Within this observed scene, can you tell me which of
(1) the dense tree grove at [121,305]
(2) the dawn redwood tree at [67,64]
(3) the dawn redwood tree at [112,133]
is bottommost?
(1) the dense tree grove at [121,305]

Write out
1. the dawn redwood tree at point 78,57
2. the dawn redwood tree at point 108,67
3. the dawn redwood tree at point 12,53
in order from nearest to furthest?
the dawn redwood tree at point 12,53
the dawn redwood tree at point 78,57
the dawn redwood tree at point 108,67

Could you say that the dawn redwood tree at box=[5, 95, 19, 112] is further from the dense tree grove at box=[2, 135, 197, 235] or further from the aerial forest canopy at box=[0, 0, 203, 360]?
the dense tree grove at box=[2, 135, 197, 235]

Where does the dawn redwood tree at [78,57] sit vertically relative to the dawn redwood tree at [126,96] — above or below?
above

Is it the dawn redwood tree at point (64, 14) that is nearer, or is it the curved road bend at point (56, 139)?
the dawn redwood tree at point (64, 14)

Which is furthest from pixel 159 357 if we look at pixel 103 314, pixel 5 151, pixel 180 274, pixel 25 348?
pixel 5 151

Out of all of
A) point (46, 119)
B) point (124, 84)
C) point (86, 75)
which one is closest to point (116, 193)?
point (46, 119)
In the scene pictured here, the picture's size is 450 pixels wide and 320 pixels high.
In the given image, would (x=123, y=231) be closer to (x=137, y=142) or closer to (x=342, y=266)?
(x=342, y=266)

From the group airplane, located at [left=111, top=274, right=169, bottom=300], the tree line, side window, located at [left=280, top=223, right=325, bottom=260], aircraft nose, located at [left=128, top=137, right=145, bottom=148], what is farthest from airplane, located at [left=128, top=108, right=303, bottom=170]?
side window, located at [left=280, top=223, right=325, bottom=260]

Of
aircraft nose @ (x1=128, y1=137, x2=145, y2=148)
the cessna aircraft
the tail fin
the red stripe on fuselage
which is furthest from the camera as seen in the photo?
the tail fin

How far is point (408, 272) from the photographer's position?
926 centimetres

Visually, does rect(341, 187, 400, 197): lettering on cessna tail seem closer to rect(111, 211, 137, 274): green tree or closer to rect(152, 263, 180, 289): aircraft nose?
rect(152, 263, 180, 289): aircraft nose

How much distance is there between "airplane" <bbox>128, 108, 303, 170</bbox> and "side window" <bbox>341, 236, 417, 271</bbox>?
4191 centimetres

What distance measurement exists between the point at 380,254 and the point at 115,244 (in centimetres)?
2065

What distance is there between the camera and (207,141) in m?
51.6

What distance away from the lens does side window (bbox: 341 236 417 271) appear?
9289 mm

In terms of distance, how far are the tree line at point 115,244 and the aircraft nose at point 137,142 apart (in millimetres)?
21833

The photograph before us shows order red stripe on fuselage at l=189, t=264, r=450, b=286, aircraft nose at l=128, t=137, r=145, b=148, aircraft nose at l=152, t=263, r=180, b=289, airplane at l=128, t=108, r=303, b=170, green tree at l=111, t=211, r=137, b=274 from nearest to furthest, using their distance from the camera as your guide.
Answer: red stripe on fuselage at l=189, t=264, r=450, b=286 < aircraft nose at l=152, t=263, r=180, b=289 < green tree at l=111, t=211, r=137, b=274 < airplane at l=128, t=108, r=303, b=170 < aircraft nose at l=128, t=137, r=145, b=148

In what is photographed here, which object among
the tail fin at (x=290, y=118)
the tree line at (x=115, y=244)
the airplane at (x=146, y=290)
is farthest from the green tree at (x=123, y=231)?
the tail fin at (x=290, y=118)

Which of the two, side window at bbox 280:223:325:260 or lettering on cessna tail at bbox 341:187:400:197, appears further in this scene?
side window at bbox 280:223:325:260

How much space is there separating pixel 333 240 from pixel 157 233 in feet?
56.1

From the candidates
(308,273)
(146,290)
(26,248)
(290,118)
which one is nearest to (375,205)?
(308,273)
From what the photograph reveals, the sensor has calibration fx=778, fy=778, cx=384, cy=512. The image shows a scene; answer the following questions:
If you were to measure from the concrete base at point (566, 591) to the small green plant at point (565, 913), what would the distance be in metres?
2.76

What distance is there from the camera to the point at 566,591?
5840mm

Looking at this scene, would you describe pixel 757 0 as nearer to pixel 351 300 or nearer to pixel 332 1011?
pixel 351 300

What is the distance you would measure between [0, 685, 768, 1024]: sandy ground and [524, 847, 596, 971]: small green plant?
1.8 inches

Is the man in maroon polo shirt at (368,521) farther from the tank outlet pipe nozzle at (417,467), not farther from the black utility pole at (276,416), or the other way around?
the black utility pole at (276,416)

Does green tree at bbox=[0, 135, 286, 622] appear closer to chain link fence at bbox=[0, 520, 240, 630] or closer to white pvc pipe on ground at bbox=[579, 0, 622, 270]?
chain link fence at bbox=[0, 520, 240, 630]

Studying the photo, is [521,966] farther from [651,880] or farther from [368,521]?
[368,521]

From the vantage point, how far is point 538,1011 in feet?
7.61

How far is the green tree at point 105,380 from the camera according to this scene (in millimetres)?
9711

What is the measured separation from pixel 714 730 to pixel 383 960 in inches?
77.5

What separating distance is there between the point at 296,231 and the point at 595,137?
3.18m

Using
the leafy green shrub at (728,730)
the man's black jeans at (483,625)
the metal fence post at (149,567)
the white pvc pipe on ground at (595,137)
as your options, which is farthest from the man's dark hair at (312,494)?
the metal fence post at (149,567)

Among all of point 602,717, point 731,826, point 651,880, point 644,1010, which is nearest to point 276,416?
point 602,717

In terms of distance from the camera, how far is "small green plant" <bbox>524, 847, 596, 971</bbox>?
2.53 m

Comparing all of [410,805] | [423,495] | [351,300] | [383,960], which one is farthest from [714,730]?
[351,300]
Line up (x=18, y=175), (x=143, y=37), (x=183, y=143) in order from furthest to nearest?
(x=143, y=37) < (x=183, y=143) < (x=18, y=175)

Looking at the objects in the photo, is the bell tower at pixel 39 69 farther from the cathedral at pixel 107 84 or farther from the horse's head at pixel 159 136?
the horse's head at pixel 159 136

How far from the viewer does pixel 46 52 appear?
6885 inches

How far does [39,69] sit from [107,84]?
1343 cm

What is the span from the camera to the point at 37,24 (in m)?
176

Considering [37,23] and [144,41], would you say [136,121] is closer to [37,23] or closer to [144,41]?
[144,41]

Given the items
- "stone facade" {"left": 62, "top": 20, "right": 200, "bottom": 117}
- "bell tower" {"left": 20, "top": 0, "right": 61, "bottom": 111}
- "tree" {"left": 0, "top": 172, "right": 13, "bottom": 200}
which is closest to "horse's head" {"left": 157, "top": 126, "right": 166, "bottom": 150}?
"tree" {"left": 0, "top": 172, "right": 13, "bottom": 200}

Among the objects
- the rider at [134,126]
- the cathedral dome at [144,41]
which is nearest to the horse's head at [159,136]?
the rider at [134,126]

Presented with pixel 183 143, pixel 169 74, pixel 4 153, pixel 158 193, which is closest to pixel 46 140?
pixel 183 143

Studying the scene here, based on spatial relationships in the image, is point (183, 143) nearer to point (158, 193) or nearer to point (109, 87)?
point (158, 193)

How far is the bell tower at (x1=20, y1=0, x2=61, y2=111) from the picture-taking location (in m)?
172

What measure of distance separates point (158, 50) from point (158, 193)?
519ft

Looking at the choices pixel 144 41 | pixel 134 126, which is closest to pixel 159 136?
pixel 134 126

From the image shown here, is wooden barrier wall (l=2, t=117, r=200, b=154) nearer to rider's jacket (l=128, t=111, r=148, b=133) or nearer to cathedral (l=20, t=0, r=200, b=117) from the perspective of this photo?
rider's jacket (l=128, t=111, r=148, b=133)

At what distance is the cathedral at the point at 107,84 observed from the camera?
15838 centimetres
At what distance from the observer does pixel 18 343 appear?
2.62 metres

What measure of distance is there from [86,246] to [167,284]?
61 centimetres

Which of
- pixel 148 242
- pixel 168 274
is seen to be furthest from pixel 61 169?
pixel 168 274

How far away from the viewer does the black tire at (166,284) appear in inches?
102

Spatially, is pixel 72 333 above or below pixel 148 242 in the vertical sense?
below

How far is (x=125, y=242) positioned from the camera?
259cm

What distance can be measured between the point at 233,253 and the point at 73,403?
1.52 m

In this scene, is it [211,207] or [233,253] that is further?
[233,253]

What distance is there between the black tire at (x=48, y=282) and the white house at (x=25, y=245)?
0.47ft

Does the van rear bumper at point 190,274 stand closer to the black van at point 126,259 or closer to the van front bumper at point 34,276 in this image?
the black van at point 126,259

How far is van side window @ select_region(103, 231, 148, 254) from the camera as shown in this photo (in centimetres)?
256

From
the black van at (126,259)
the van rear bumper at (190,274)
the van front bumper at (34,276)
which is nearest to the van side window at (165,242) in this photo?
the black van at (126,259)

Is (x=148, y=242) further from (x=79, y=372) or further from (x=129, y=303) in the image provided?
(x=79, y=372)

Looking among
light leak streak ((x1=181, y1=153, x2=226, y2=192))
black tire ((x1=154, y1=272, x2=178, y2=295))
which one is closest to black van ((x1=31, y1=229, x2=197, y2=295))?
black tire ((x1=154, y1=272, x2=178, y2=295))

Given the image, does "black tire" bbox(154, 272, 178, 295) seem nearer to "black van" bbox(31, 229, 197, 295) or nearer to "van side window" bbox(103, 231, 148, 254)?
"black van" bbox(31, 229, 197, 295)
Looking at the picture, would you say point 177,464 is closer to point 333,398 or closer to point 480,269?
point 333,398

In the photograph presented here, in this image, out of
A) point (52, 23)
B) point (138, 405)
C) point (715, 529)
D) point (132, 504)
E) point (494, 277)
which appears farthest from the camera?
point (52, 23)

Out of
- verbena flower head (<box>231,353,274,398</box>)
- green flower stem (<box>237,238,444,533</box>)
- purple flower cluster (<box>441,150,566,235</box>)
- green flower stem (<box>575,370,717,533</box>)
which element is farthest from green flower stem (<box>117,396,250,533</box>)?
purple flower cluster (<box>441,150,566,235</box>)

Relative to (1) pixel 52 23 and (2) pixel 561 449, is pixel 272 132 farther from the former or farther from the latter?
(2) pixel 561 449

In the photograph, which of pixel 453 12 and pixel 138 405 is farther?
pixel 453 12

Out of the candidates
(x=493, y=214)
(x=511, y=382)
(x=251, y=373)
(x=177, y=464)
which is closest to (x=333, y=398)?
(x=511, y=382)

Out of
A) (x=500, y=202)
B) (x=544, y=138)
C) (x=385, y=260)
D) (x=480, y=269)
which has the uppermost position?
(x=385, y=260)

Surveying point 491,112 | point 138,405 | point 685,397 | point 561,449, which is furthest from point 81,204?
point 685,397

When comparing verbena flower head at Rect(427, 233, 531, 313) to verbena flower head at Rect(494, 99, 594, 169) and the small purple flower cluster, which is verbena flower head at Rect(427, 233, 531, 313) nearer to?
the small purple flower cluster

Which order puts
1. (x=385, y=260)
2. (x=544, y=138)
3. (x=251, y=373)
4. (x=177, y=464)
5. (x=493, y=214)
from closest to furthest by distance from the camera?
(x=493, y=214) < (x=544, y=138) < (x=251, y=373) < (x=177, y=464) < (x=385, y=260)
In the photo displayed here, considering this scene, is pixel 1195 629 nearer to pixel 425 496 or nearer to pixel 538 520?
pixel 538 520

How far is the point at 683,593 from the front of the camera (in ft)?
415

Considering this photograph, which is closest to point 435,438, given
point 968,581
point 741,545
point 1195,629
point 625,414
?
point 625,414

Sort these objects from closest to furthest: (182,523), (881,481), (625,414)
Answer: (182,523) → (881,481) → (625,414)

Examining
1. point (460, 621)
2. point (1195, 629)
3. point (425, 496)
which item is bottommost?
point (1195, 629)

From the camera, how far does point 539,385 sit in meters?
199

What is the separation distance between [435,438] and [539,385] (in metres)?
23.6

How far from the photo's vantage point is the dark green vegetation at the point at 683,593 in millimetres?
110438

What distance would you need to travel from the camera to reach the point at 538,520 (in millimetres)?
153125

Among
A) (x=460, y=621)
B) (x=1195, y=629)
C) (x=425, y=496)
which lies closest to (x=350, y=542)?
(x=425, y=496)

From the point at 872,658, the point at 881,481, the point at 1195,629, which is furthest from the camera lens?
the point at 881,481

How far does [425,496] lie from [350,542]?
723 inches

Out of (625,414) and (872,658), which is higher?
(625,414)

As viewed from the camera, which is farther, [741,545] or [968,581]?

*****

Starting with the line containing "Line up (x=18, y=175), (x=143, y=37), (x=183, y=143)" and going on through the line containing "(x=143, y=37) <", write those lines out again in full, shifting every coordinate in the answers by -47.

**Written reply**:
Line up (x=18, y=175), (x=143, y=37), (x=183, y=143) in order from furthest to nearest?
(x=96, y=-10) < (x=136, y=96) < (x=-29, y=128)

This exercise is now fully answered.